__About this task__.
Write out the lines below exactly, beginning at the one with "Barbicide disinfectant Jar, Solution" and stopping after the one with "Takara Transformers Premium"; the pictures are not copied.
[[ Records shown, beginning ]]
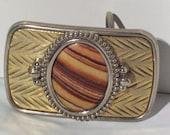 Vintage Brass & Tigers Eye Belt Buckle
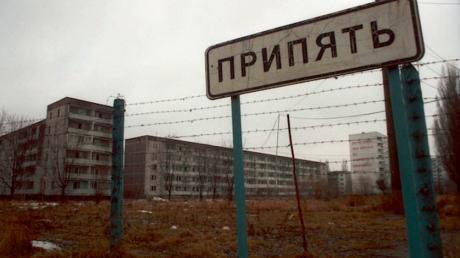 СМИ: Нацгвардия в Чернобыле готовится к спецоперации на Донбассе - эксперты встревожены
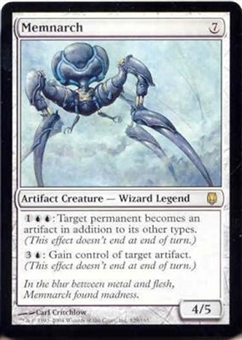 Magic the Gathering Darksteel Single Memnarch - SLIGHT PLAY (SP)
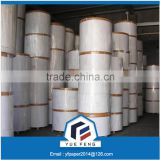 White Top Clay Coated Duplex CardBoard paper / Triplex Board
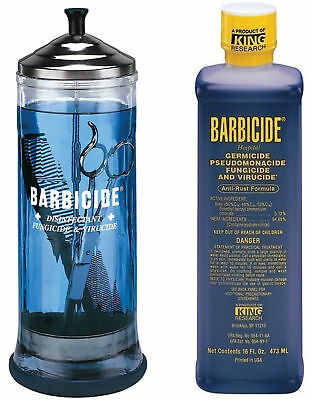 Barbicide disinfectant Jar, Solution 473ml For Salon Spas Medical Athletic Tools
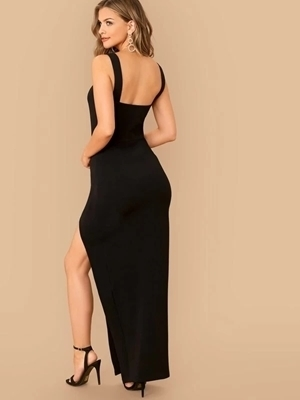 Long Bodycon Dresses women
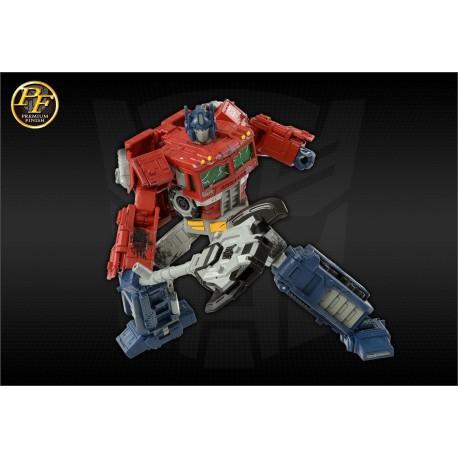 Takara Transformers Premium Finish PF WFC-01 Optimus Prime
[[ Records shown, end ]]
[[ Records shown, beginning ]]
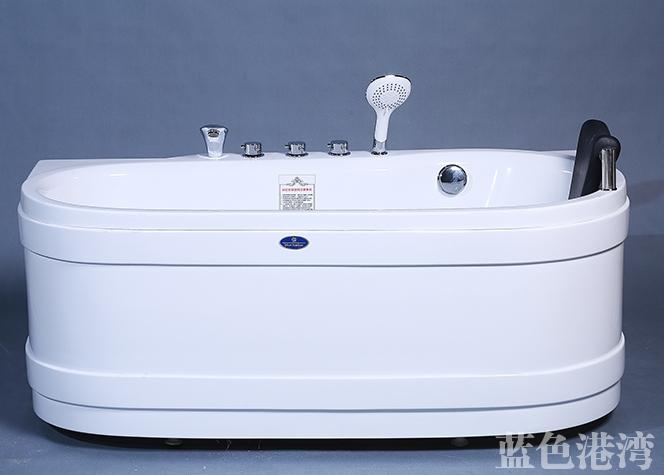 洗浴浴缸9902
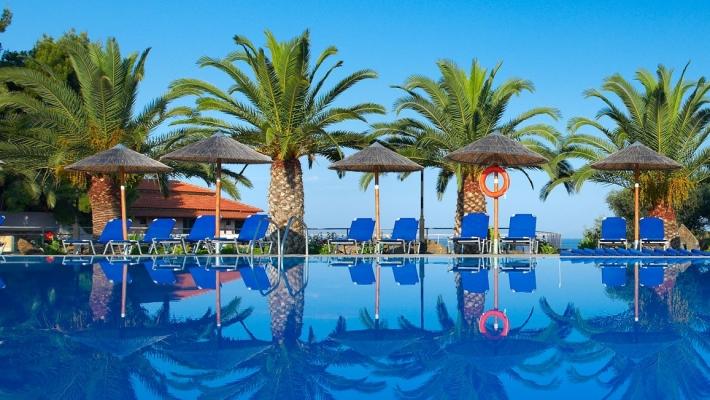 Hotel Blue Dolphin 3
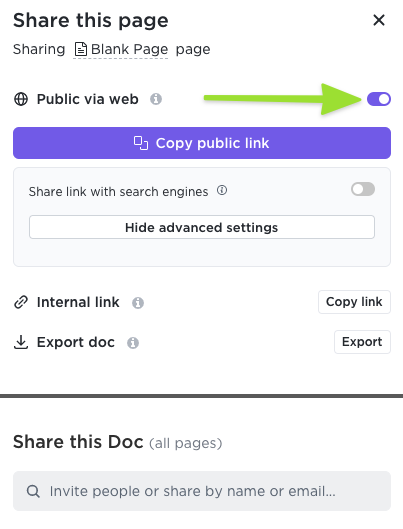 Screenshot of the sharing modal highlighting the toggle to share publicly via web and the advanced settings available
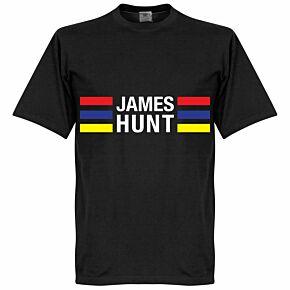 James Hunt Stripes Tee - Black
[[ Records shown, end ]]
[[ Records shown, beginning ]]
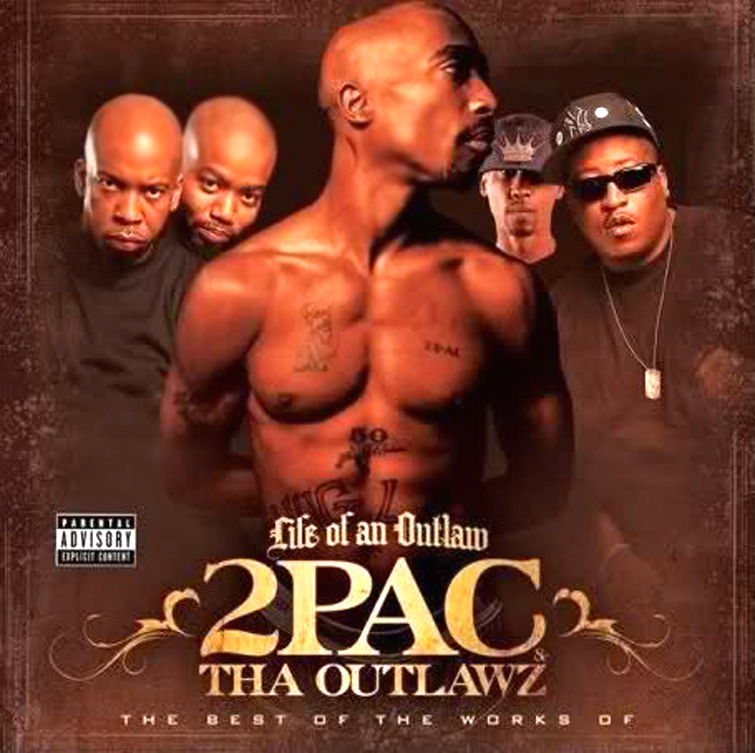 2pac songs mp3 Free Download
[[ Records shown, end ]]
__Your response__.
 Barbicide disinfectant Jar, Solution 473ml For Salon Spas Medical Athletic Tools
 Long Bodycon Dresses women
 Takara Transformers Premium Finish PF WFC-01 Optimus Prime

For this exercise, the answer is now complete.